Tableau S07-P01-C04-II  Indications et contre-indications à la ventilation non invasive (VNI) au cours d’une décompensation de BPCO.

Indications

Signes de détresse respiratoire aiguë

Acidose respiratoire (pH < 7,35 ; PaCO2 > 45 mmHg)

Contre-indications

Environnement inadapté, expertise insuffisante de l’équipe

Patient non coopérant, agité, opposant à la technique

Indication à une intubation immédiate (sauf VNI en pré-oxygénation)

Coma (sauf coma hypercapnique lié à l’insuffisance respiratoire aiguë hypercapnique)

Épuisement respiratoire

État de choc, troubles du rythme ventriculaire graves

Sepsis sévère

Immédiatement après un arrêt cardiorespiratoire

Pneumothorax non drainé

Obstruction des voies aériennes supérieures (sauf apnées du sommeil obstructives)

Vomissements incoercibles

Hémorragie digestive haute

Traumatisme craniofacial

Tétraplégie traumatique aiguë à la phase initiale

IRA : insuffisance rénale aiguë.

 

Ventilation non invasive

Les objectifs de la mise sous assistance ventilatoire au cours des décompensations de BPCO sont de soulager la dyspnée, de corriger une hypoxémie, une acidose ou une hypercapnie menaçant le pronostic vital et de diminuer du travail respiratoire et la consommation d’oxygène, tout en évitant d’aggraver la distension thoracique. La ventilation non invasive est un mode d’assistance ventilatoire utilisant une interface s’adaptant au visage du patient (Figure S07-P01-C04-4) pour le connecter au ventilateur. Son usage s’est largement diffusé lors de ces vingt dernières années pour la prise en charge des patients BPCO en insuffisance respiratoire aiguë [7], [12], [28]. L’utilisation de la ventilation non invasive dans cette indication est associée dans les méta-analyses les plus récentes à une réduction de la mortalité, du recours à l’intubation orotrachéale, à la durée de séjour en réanimation et aux complications associées [14]. Il n’y a pas d’efficacité démontrée d’une interface sur une autre. Il faut donc proposer et essayer celle qui offre le meilleur compromis entre efficacité et tolérance, puisque la bonne tolérance des patients est un des critères déterminant son succès. Le recours à la ventilation non invasive et son succès dépendent de l’expérience des équipes médicales et paramédicales qui la pratiquent [12]. Lorsqu’elle est débutée, une stratégie de surveillance et de contrôle doit être prévue afin de ne pas méconnaître un échec (Tableau S07-P01-C04-III) et de ne pas retarder le recours à la ventilation mécanique invasive. Pour cette raison, la structure de soins (service d’accueil des urgences, déchoquage, unité de soins intensifs, réanimation, pneumologie) où est réalisée la ventilation non invasive doit faire l’objet d’une discussion pré-établie entre les différents partenaires locaux impliqués dans la prise en charge de ces patients (médecins urgentistes, réanimateurs, pneumologues). Concernant la durée et le sevrage de la ventilation non invasive, il n’existe pas de processus standardisé. Le sevrage s’effectuera de manière progressive en espaçant les séances. L’arrêt complet sera envisagé après stabilisation clinique et gazométrique.

Explorer le contenu:
(a) Résumez sous forme de liste le paragraphe du texte sur la ventilation non invasive qui commence par « Les objectifs de la mise sous assistance ventilatoire ». Conservez ses faits principaux.
(b) D'après le texte sur la ventilation non invasive, de quelle manière le sevrage s'effectue-t-il ?
(c) Rédigez la suite du texte sur la ventilation non invasive à partir de sa dernière phrase.
Les lignes ci-dessous ont une origine distincte de celle du texte sur la ventilation non invasive.

Données fournies:
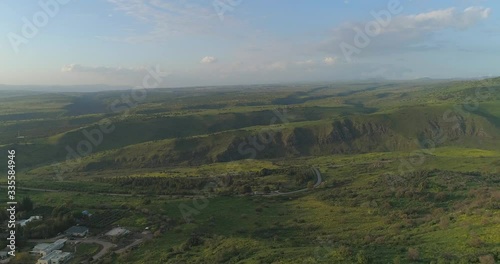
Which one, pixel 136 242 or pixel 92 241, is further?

Vos réponses:
(a)
- Objectifs de l'assistance ventilatoire : soulager la dyspnée, corriger une hypoxémie, une acidose ou une hypercapnie menaçant le pronostic vital, et diminuer le travail respiratoire et la consommation d'oxygène sans aggraver la distension thoracique.
- La ventilation non invasive relie le patient au ventilateur par une interface adaptée au visage.
- Son usage s'est largement diffusé ces vingt dernières années chez les patients BPCO en insuffisance respiratoire aiguë.
- Selon les méta-analyses récentes, elle réduit la mortalité, le recours à l'intubation orotrachéale, la durée de séjour en réanimation et les complications.
- Aucune interface n'a démontré sa supériorité. Il faut donc choisir le meilleur compromis entre efficacité et tolérance.
- Son succès dépend de l'expérience des équipes médicales et paramédicales.
- Une surveillance doit être prévue pour repérer un échec et ne pas retarder la ventilation mécanique invasive.
- Le lieu de sa réalisation doit être discuté à l'avance entre urgentistes, réanimateurs et pneumologues.
- Il n'existe pas de processus standardisé pour la durée et le sevrage. Le sevrage est progressif, avec des séances espacées, et l'arrêt complet intervient après stabilisation clinique et gazométrique.

(b) Le sevrage s'effectue de manière progressive, en espaçant les séances.

(c)
 

Tableau S07-P01-C04-III  Facteurs prédictifs d’échec de la ventilation non invasive (VNI).

Avant la mise en route de la VNI

Âge > 75 ans

Comorbidités sévères

Limitation importante de l’activité quotidienne

Score IGS II élevé

Défaillance extrarespiratoire

Après la mise en route de la VNI (après 2 à 6 heures de VNI)

Intolérance à la VNI (fuites importantes autour du masque, agitation, claustrophobie)

Absence d’amélioration clinique

Absence d’amélioration gazométrique (pH, PaCO2)

Complications liées à la VNI (distension gastrique, lésions cutanées)

IGS : indice de gravité simplifié.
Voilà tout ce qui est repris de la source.